* **EXTRAIT**

+--

LA HAUTE COUR CONSTITUTIONNELLE,
Vu la Constitution ;
Vu l’ordonnance n°2001-003 du 18 novembre 2001 portant loi organique relative à la Haute Cour Constitutionnelle ;
Les rapporteurs ayant été entendus ;
Après en avoir délibéré conformément à la loi ;
Considérant que le Premier Ministre, Chef du Gouvernement, saisit la Haute Cour Constitutionnelle par lettre n°01-PM.CF.09 en date du 27 juillet 2009 dont la teneur suit :
« Conformément à l’article 115 de la Constitution selon lequel « La Haute Cour Constitutionnelle peut être consultée par tout Chef d’Institution pour donner son avis sur la constitutionnalité de tout projet d’acte ou sur l’interprétation d’une disposition de la présente Constitution », j’ai l’honneur de vous demander votre avis sur l’interprétation de l’article 53 de ladite Constitution.
Aux termes dudit article : « Le Président de la République nomme le Premier Ministre.

+--

* **DONNÉES FOURNIES**
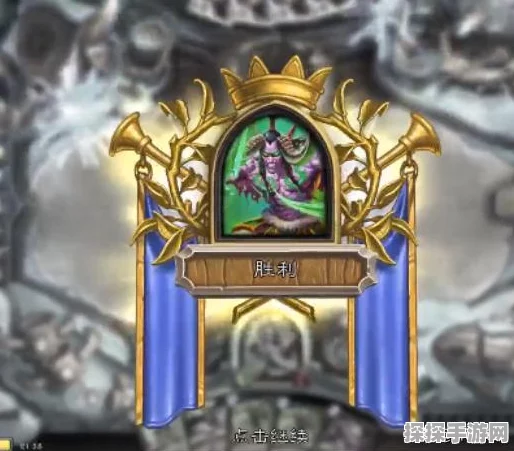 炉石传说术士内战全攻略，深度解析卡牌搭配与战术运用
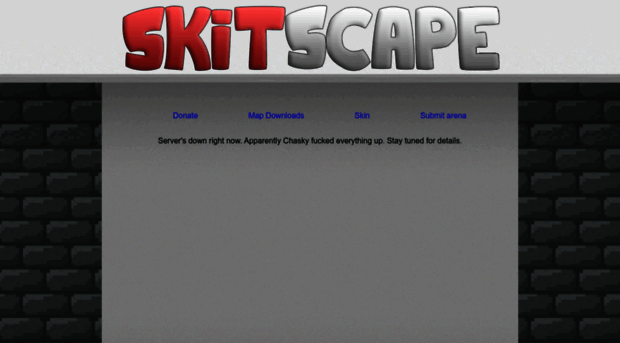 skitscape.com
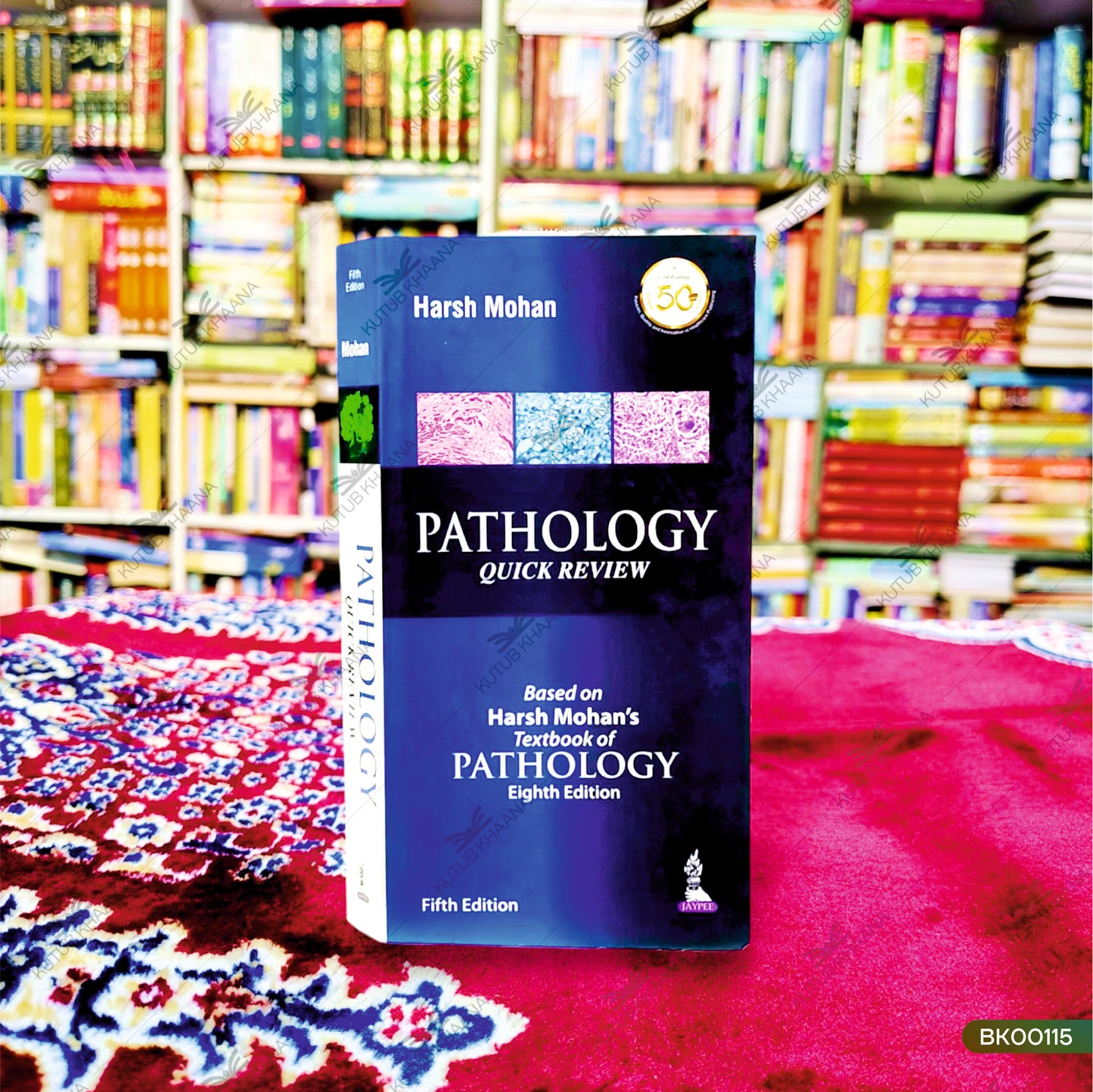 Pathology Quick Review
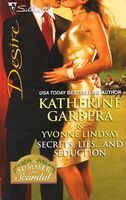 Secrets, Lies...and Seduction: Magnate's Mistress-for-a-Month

+--

* **EXERCICES À TRAITER**
• a. Résumez plus brièvement le paragraphe de l'extrait qui commence par « Conformément à l'article 115 », sans perdre ses faits principaux.
• b. D'après l'extrait, quelle est la date de la lettre par laquelle le Premier Ministre saisit la Haute Cour Constitutionnelle ?
• c. Poursuivez l'extrait sur la saisine de la Haute Cour Constitutionnelle au sujet de l'article 53, à partir de sa dernière phrase.

* **RÉPONSES PROPOSÉES**
• a. En s'appuyant sur l'article 115 de la Constitution, qui permet à tout Chef d'Institution de consulter la Haute Cour Constitutionnelle sur la constitutionnalité d'un projet d'acte ou sur l'interprétation d'une disposition constitutionnelle, l'auteur de la lettre demande l'avis de la Cour sur l'interprétation de l'article 53.

• b. La lettre est datée du 27 juillet 2009.

• c.
Il met fin à ses fonctions pour toute cause déterminante.
Sur proposition du Premier Ministre, il nomme les autres membres du Gouvernement et met fin à leurs fonctions ».
Certes, la jurisprudence de la Haute Cour Constitutionnelle a toujours fait ressortir que la Constitution est d’interprétation stricte, il n’en demeure pas moins que le contexte spécifique de la transition s’oppose à l’application de la Constitution en toutes ses dispositions.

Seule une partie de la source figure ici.